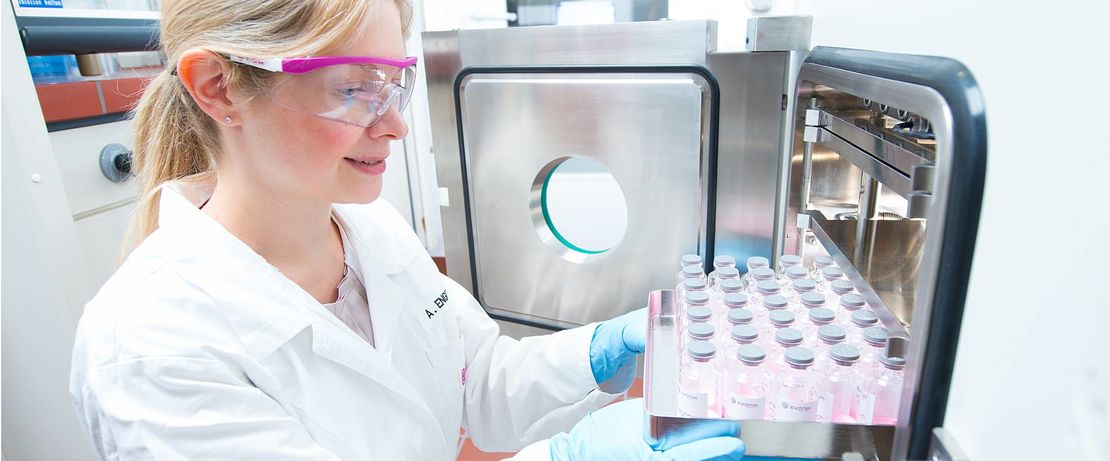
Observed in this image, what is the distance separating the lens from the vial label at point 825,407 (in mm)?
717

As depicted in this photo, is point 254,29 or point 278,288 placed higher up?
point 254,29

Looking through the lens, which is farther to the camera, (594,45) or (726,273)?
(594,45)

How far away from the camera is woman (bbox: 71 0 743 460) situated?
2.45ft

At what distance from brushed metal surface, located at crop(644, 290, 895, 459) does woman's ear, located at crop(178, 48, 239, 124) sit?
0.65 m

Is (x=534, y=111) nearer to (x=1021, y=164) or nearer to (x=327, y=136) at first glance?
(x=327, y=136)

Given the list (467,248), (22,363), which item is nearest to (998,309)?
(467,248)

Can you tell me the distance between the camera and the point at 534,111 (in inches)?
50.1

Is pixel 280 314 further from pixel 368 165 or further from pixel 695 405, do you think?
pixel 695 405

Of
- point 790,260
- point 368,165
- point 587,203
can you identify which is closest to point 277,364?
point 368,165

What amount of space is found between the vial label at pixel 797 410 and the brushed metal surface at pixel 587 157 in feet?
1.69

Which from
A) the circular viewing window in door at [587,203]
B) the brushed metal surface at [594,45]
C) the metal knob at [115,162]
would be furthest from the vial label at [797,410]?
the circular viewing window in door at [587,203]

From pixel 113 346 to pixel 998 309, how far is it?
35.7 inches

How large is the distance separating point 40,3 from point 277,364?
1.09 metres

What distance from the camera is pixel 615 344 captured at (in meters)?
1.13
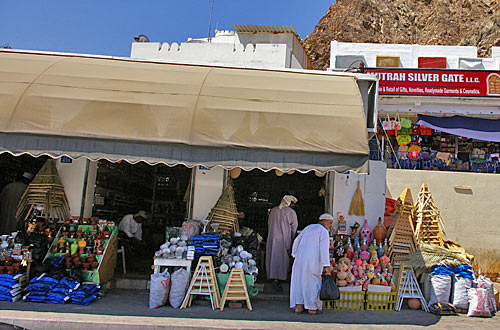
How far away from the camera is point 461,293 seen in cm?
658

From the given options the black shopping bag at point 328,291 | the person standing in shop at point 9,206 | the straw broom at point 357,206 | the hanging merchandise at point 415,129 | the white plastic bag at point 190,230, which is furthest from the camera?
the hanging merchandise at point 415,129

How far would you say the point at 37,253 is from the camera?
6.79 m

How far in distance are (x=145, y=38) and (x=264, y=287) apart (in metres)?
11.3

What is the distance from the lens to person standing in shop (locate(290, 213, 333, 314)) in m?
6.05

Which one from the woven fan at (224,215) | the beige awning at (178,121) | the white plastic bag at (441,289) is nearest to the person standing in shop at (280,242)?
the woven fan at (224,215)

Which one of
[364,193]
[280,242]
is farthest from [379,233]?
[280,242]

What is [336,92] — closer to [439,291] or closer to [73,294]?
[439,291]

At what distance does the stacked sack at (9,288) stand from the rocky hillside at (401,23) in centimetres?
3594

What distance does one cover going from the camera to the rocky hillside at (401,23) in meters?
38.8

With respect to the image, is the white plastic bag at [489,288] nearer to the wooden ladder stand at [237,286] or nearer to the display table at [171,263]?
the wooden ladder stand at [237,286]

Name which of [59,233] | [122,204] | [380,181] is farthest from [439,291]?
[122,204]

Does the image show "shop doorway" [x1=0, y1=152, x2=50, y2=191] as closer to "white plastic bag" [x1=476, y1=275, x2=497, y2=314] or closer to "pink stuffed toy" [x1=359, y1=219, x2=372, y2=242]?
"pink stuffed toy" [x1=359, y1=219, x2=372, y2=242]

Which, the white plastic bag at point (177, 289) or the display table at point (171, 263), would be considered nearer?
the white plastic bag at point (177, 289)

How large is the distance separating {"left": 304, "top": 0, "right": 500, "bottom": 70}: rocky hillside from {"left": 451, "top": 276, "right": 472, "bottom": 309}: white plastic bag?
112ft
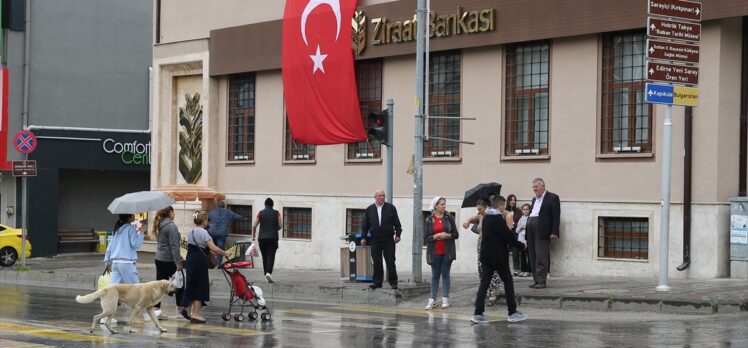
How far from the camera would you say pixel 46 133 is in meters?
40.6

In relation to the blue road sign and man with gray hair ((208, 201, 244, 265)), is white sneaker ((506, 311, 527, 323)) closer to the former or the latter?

___

● **WHAT TO DO**
Give the lines of the entries as a Markdown table with the columns "Row" and "Text", one numbered row per line, starting at the beginning of the entries and ending at the line that contains "1.09 metres". Skip blank lines and leave the pictures out.

● **EXERCISE RESULT**
| Row | Text |
|---|---|
| 1 | Observed in this image, what is the distance separating the lens from the vial label at point 825,407 (in mm)? |
| 2 | 717 |
| 3 | As depicted in this photo, is point 254,29 or point 278,288 placed higher up? |
| 4 | point 254,29 |
| 5 | Looking through the lens, which is farther to the camera, (594,45) or (726,273)? |
| 6 | (594,45) |
| 7 | How far away from the camera is woman (bbox: 71 0 743 460) situated? |
| 8 | 2.45ft |
| 9 | At what distance from brushed metal surface, located at crop(644, 290, 895, 459) does woman's ear, located at crop(178, 48, 239, 124) sit? |
| 10 | 0.65 m |
| 11 | Is (x=534, y=111) nearer to (x=1021, y=164) or nearer to (x=327, y=136) at first glance? |
| 12 | (x=327, y=136) |
| 13 | Given the list (467,248), (22,363), which item is nearest to (998,309)? |
| 14 | (467,248) |
| 15 | Can you tell me the distance between the camera and the point at 534,111 (in inches)? |
| 16 | 50.1 |
| 17 | Is pixel 280 314 further from pixel 368 165 or further from pixel 695 405, do you think? |
| 18 | pixel 695 405 |
| 19 | Of |
| 20 | - point 790,260 |
| 21 | - point 368,165 |
| 22 | - point 587,203 |
| 23 | can you identify which is closest to point 277,364? |
| 24 | point 368,165 |
| 25 | What amount of space is found between the vial label at pixel 797 410 and the brushed metal surface at pixel 587 157 in feet? |
| 26 | 1.69 |
| 27 | Which from |
| 28 | A) the circular viewing window in door at [587,203] |
| 29 | B) the brushed metal surface at [594,45] |
| 30 | C) the metal knob at [115,162] |
| 31 | would be furthest from the vial label at [797,410]? |
| 32 | the circular viewing window in door at [587,203] |
| 33 | From pixel 113 346 to pixel 998 309, how far is it? |
| 34 | 35.7 inches |
| 35 | How large is the distance separating point 40,3 from point 277,364? |
| 36 | 1.09 metres |